Todo había sido tratado y preparado de antema­no, de forma que sólo faltaban los puros trámites que no llevan consigo nada de inquietud o sentimentalis­mo. Claro está, nunca hubiera podido preverse que aquel modelo de sarcófago, elegido según la moda imperante, iba a ser ocupado por su poseedora tan de inmediato. Lo frecuente era que los dueños de aque­llas obras de arte tardaran un tiempo razonable para ir a parar a su interior, así que muchas veces un cuerpo envejecido ocupaba su receptáculo funerario bajo la representación de un ser joven, con la tersura de la piel fielmente imitada y esculpida en mármoles que hacia las dos islas[4] llegaban de otras regiones cerca­nas. También se murmura que el artista del taller[5], un griego que enseña a los alumnos, e incluso a los nati­vos, el arte de la escultura, la policromía y los tintes, hacía gala de un mal humor insoportable y sus exigen­cias habían colocado a los familiares y a la servidum­bre en situaciones de nerviosismo y tensiones insopor­tables. Tal vez por ello, las manos femeninas que enrollan el cuerpo de la difunta en largos metros de lienzo aprietan con más fuerza de la debida y aún resuena en los oídos de los presentes aquel chasqui­do de vértebras y cartílagos, como de rama tronchada.

La cámara mortuoria vuelve a lucir sofocada en humos y perfumes irrespirables. Han salido el notario y el escribano, con el recuento detallado de objetos depositados en el sarcófago. De la frente del maestro escultor resbalan gotas de sudor del mismo modo que el aceite se derrama de un piso a otro de los quemado­res en lento y oloroso goteo y las pocas personas que se agrupan alrededor del lecho no lloran. Absortas contemplan la colocación del último aderezo, las pes­tañas de cobre, sobre los párpados de rasgos oblicuos, negrísimos, al estilo egipcio. El nuevo rostro de la señora, transfigurado y policromo, es éste y aunque exista un gran parecido entre las ocultas facciones y su máscara, el resultado es sorprendentemente agresivo. Nadie dice una palabra mientras se espera la orden del griego que no tarda en oírse:

−Mi trabajo ha concluido. Pueden comenzar a clavar.

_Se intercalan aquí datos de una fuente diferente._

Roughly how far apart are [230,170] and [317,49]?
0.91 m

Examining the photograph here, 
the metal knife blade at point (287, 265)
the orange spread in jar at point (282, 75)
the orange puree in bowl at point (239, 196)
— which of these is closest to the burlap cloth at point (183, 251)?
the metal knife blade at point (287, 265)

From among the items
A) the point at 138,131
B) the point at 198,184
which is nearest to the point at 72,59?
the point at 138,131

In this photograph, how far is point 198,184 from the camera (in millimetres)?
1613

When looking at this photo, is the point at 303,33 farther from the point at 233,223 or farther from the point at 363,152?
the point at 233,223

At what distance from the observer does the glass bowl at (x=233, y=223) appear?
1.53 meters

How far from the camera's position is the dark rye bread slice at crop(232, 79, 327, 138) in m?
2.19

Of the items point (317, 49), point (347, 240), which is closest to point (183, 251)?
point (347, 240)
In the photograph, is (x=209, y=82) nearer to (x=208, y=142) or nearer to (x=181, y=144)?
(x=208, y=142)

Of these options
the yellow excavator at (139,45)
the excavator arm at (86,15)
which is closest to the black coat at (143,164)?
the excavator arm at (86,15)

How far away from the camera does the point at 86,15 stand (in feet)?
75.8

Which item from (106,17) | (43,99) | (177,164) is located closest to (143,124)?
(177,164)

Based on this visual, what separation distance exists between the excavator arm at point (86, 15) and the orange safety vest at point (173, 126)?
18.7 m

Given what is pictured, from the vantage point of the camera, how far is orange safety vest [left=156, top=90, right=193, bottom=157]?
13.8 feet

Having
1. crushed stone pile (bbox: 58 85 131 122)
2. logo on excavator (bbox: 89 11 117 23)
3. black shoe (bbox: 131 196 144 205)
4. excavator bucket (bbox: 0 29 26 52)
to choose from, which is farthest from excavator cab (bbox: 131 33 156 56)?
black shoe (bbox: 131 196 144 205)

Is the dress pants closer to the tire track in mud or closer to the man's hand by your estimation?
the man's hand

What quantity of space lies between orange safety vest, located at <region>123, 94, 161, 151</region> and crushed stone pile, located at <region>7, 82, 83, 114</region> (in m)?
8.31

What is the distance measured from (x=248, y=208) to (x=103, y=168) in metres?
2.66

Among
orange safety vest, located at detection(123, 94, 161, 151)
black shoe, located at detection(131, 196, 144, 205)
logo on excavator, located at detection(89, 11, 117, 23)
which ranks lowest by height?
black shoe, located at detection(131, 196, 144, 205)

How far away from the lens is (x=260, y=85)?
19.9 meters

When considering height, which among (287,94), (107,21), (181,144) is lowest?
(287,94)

Todos se hacen a un lado para dejar paso a los hombres que habrán de transportar el sarcófago, des­pués de remachar a golpe de martillo los clavos sobre la madera. Al mismo tiempo, desde el huerto, comien­za a oírse un cántico funeral acompasado y grave. Las voces se pierden con el viento de levante:

El Padre Sol
se acuesta en el mar
y su esposa Baant arregla el lecho
de las aguas
para que el sueño del esposo sea tranquilo.
Baant extenderá su negro velo
sobre los que hemos vivido un día de luz.
La luz que nos donó el Padre Sol
que ahora se acuesta sobre el mar...


Alrededor del foso, ya asentados los sillares y el sarcófago de mármol en posición vertical, iluminado por la luz de las teas, los familiares, jornaleros y escla­vos se sitúan respetando el orden jerárquico. El dueño de la finca rodeado de sus hijos (Ibiys a los pies reco­gida y ebúrnea), hierático y sereno junto al sacerdote que dirige el salmo. Algo más atrás, los familiares más allegados a los que se han agregado, presurosos y ali­viados de haber permanecido en el encierro, los testi­gos de la última etapa.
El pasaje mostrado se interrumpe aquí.